Yes, but they don't have as many people in your state, by all measure we are a country (smiling) and an economic engine for the US.


----------



## JCraver (Mar 17, 2017)

mtlogcabin said:


> The Montana Constitution dictates that the legislature meet in regular session for no longer than 90 days in each odd-numbered year.[1] The primary work of the legislature is to pass a balanced biennial budget which must then be approved by the Governor. If the Governor vetoes a bill, the legislature may override the veto by a two-thirds vote.[1]
> Members are limited to serving no more than eight years in either chamber but the term limit is consecutive not lifetime
> 
> When I first moved to this state from FL I thought how can they get anything done. Well they do not waste a lot of time on ridiculous regulations. It works pretty good since they have to stay focused on more important matters




I'd give a lot, and I mean a LOT, to get that passed/added to the IL constitution.  Maybe our State credit rating wouldn't be in junk status, and maybe we'd even have a budget.  We for sure would have a bunch less wealthy Chicago politicians.


----------



## Yikes (Mar 17, 2017)

Most Starbucks have heretofore had a single accommodation male and single accommodation female room.  Ladies, get used to urine on the seat and floor!
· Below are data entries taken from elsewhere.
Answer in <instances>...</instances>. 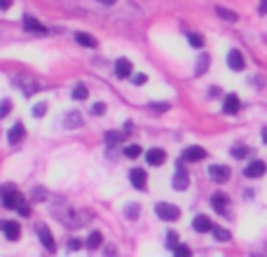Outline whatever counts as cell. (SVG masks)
<instances>
[{
	"label": "cell",
	"instance_id": "obj_13",
	"mask_svg": "<svg viewBox=\"0 0 267 257\" xmlns=\"http://www.w3.org/2000/svg\"><path fill=\"white\" fill-rule=\"evenodd\" d=\"M227 66L232 68V70H244V56H241L239 49H232L227 54Z\"/></svg>",
	"mask_w": 267,
	"mask_h": 257
},
{
	"label": "cell",
	"instance_id": "obj_43",
	"mask_svg": "<svg viewBox=\"0 0 267 257\" xmlns=\"http://www.w3.org/2000/svg\"><path fill=\"white\" fill-rule=\"evenodd\" d=\"M99 2H103V5H113V2H117V0H99Z\"/></svg>",
	"mask_w": 267,
	"mask_h": 257
},
{
	"label": "cell",
	"instance_id": "obj_41",
	"mask_svg": "<svg viewBox=\"0 0 267 257\" xmlns=\"http://www.w3.org/2000/svg\"><path fill=\"white\" fill-rule=\"evenodd\" d=\"M260 14H267V0H263V2H260Z\"/></svg>",
	"mask_w": 267,
	"mask_h": 257
},
{
	"label": "cell",
	"instance_id": "obj_3",
	"mask_svg": "<svg viewBox=\"0 0 267 257\" xmlns=\"http://www.w3.org/2000/svg\"><path fill=\"white\" fill-rule=\"evenodd\" d=\"M187 185H190V176H187V171H185V162H178L176 164V173H174L171 187L178 192H183V190H187Z\"/></svg>",
	"mask_w": 267,
	"mask_h": 257
},
{
	"label": "cell",
	"instance_id": "obj_19",
	"mask_svg": "<svg viewBox=\"0 0 267 257\" xmlns=\"http://www.w3.org/2000/svg\"><path fill=\"white\" fill-rule=\"evenodd\" d=\"M2 231H5V236H7L10 241H17V239L21 236V227H19L17 222H5V225H2Z\"/></svg>",
	"mask_w": 267,
	"mask_h": 257
},
{
	"label": "cell",
	"instance_id": "obj_9",
	"mask_svg": "<svg viewBox=\"0 0 267 257\" xmlns=\"http://www.w3.org/2000/svg\"><path fill=\"white\" fill-rule=\"evenodd\" d=\"M129 180H132V185L136 190H146V171L143 168H132V173H129Z\"/></svg>",
	"mask_w": 267,
	"mask_h": 257
},
{
	"label": "cell",
	"instance_id": "obj_44",
	"mask_svg": "<svg viewBox=\"0 0 267 257\" xmlns=\"http://www.w3.org/2000/svg\"><path fill=\"white\" fill-rule=\"evenodd\" d=\"M263 140H265V143H267V129H265V131H263Z\"/></svg>",
	"mask_w": 267,
	"mask_h": 257
},
{
	"label": "cell",
	"instance_id": "obj_12",
	"mask_svg": "<svg viewBox=\"0 0 267 257\" xmlns=\"http://www.w3.org/2000/svg\"><path fill=\"white\" fill-rule=\"evenodd\" d=\"M38 236H40L42 245H45V248H47L50 253H54V250H56V243H54L52 234H50V229H47L45 225H40V227H38Z\"/></svg>",
	"mask_w": 267,
	"mask_h": 257
},
{
	"label": "cell",
	"instance_id": "obj_15",
	"mask_svg": "<svg viewBox=\"0 0 267 257\" xmlns=\"http://www.w3.org/2000/svg\"><path fill=\"white\" fill-rule=\"evenodd\" d=\"M64 126H66V129H80L82 126V115L78 112V110L68 112L66 117H64Z\"/></svg>",
	"mask_w": 267,
	"mask_h": 257
},
{
	"label": "cell",
	"instance_id": "obj_22",
	"mask_svg": "<svg viewBox=\"0 0 267 257\" xmlns=\"http://www.w3.org/2000/svg\"><path fill=\"white\" fill-rule=\"evenodd\" d=\"M101 241H103L101 231H92V234H89V239H87V248H89V250H96V248L101 245Z\"/></svg>",
	"mask_w": 267,
	"mask_h": 257
},
{
	"label": "cell",
	"instance_id": "obj_35",
	"mask_svg": "<svg viewBox=\"0 0 267 257\" xmlns=\"http://www.w3.org/2000/svg\"><path fill=\"white\" fill-rule=\"evenodd\" d=\"M92 112H94V115H103V112H106V103H94Z\"/></svg>",
	"mask_w": 267,
	"mask_h": 257
},
{
	"label": "cell",
	"instance_id": "obj_32",
	"mask_svg": "<svg viewBox=\"0 0 267 257\" xmlns=\"http://www.w3.org/2000/svg\"><path fill=\"white\" fill-rule=\"evenodd\" d=\"M167 245H169V248H176V245H178V234L169 231V234H167Z\"/></svg>",
	"mask_w": 267,
	"mask_h": 257
},
{
	"label": "cell",
	"instance_id": "obj_37",
	"mask_svg": "<svg viewBox=\"0 0 267 257\" xmlns=\"http://www.w3.org/2000/svg\"><path fill=\"white\" fill-rule=\"evenodd\" d=\"M174 250L178 253V255H190V248H187V245H176Z\"/></svg>",
	"mask_w": 267,
	"mask_h": 257
},
{
	"label": "cell",
	"instance_id": "obj_29",
	"mask_svg": "<svg viewBox=\"0 0 267 257\" xmlns=\"http://www.w3.org/2000/svg\"><path fill=\"white\" fill-rule=\"evenodd\" d=\"M10 110H12V103H10L7 98H5V101H0V120H2V117H7V115H10Z\"/></svg>",
	"mask_w": 267,
	"mask_h": 257
},
{
	"label": "cell",
	"instance_id": "obj_27",
	"mask_svg": "<svg viewBox=\"0 0 267 257\" xmlns=\"http://www.w3.org/2000/svg\"><path fill=\"white\" fill-rule=\"evenodd\" d=\"M187 40H190V45H192V47H204V38H201V35H197V33H187Z\"/></svg>",
	"mask_w": 267,
	"mask_h": 257
},
{
	"label": "cell",
	"instance_id": "obj_36",
	"mask_svg": "<svg viewBox=\"0 0 267 257\" xmlns=\"http://www.w3.org/2000/svg\"><path fill=\"white\" fill-rule=\"evenodd\" d=\"M132 80H134V84H146V80H148V77H146V75H143V73H138V75H134Z\"/></svg>",
	"mask_w": 267,
	"mask_h": 257
},
{
	"label": "cell",
	"instance_id": "obj_26",
	"mask_svg": "<svg viewBox=\"0 0 267 257\" xmlns=\"http://www.w3.org/2000/svg\"><path fill=\"white\" fill-rule=\"evenodd\" d=\"M87 96H89V91H87V87H84V84H78V87L73 89V98H75V101H84Z\"/></svg>",
	"mask_w": 267,
	"mask_h": 257
},
{
	"label": "cell",
	"instance_id": "obj_30",
	"mask_svg": "<svg viewBox=\"0 0 267 257\" xmlns=\"http://www.w3.org/2000/svg\"><path fill=\"white\" fill-rule=\"evenodd\" d=\"M249 154V148H244V145H239V148H232V157H237V159H244Z\"/></svg>",
	"mask_w": 267,
	"mask_h": 257
},
{
	"label": "cell",
	"instance_id": "obj_21",
	"mask_svg": "<svg viewBox=\"0 0 267 257\" xmlns=\"http://www.w3.org/2000/svg\"><path fill=\"white\" fill-rule=\"evenodd\" d=\"M206 68H209V54H204V52H201L200 61H197V68H195V75H197V77H201V75L206 73Z\"/></svg>",
	"mask_w": 267,
	"mask_h": 257
},
{
	"label": "cell",
	"instance_id": "obj_7",
	"mask_svg": "<svg viewBox=\"0 0 267 257\" xmlns=\"http://www.w3.org/2000/svg\"><path fill=\"white\" fill-rule=\"evenodd\" d=\"M132 70H134V66H132V61H129V59H117V61H115V75H117L120 80L129 77V75H132Z\"/></svg>",
	"mask_w": 267,
	"mask_h": 257
},
{
	"label": "cell",
	"instance_id": "obj_33",
	"mask_svg": "<svg viewBox=\"0 0 267 257\" xmlns=\"http://www.w3.org/2000/svg\"><path fill=\"white\" fill-rule=\"evenodd\" d=\"M150 110H152V112H167V110H169V103H150Z\"/></svg>",
	"mask_w": 267,
	"mask_h": 257
},
{
	"label": "cell",
	"instance_id": "obj_18",
	"mask_svg": "<svg viewBox=\"0 0 267 257\" xmlns=\"http://www.w3.org/2000/svg\"><path fill=\"white\" fill-rule=\"evenodd\" d=\"M211 206H214V211H218V213L225 215L227 213V197L225 194H220V192L214 194V197H211Z\"/></svg>",
	"mask_w": 267,
	"mask_h": 257
},
{
	"label": "cell",
	"instance_id": "obj_31",
	"mask_svg": "<svg viewBox=\"0 0 267 257\" xmlns=\"http://www.w3.org/2000/svg\"><path fill=\"white\" fill-rule=\"evenodd\" d=\"M124 213H127V217H129V220H136V217H138V213H141V208H138V206H127V211H124Z\"/></svg>",
	"mask_w": 267,
	"mask_h": 257
},
{
	"label": "cell",
	"instance_id": "obj_16",
	"mask_svg": "<svg viewBox=\"0 0 267 257\" xmlns=\"http://www.w3.org/2000/svg\"><path fill=\"white\" fill-rule=\"evenodd\" d=\"M192 227H195V231H200V234H206V231H211L214 222H211L206 215H197L195 217V222H192Z\"/></svg>",
	"mask_w": 267,
	"mask_h": 257
},
{
	"label": "cell",
	"instance_id": "obj_40",
	"mask_svg": "<svg viewBox=\"0 0 267 257\" xmlns=\"http://www.w3.org/2000/svg\"><path fill=\"white\" fill-rule=\"evenodd\" d=\"M12 7V0H0V10H10Z\"/></svg>",
	"mask_w": 267,
	"mask_h": 257
},
{
	"label": "cell",
	"instance_id": "obj_42",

A "practical" (not code) question here:  does that mean the former men's rooms will now need sanitary napkin dispensers to be installed?


----------



## Yikes (Mar 17, 2017)

Also, the original quoted article has a bad reference.  The correct reference is here:
HSC Div. 104, Part 15, Chapter 2, Article 5, Section 118600.
https://leginfo.legislature.ca.gov/...ion=104.&title=&part=15.&chapter=2.&article=5.


----------



## conarb (Mar 17, 2017)

The politicization of codes has now reached absurdity with bathroom law.  The Chief Justice of the California Supreme Court has now asked the Department of Justice to stop enforcing Federal law in California, so if they are not going to enforce Immigration law they shouldn't enforce ADA and bathroom law.



			
				California Courts said:
			
		

> Dear Attorney General Sessions and Secretary Kelly:
> 
> As Chief Justice of California responsible for the safe and fair delivery of justice in our state, I am deeply concerned about reports from some of our trial courts that immigration agents appear to be stalking undocumented immigrants in our courthouses to make arrests.¹



*“The hallmark of authoritarian systems is the creation of innumerable, indecipherable laws. Such systems make everyone an un-indicted felon and allow for the exercise of arbitrary government power via selective prosecution.”*

*- Ayn Rand -*​

¹ http://newsroom.courts.ca.gov/news/...enforcement-tactics-at-california-courthouses


----------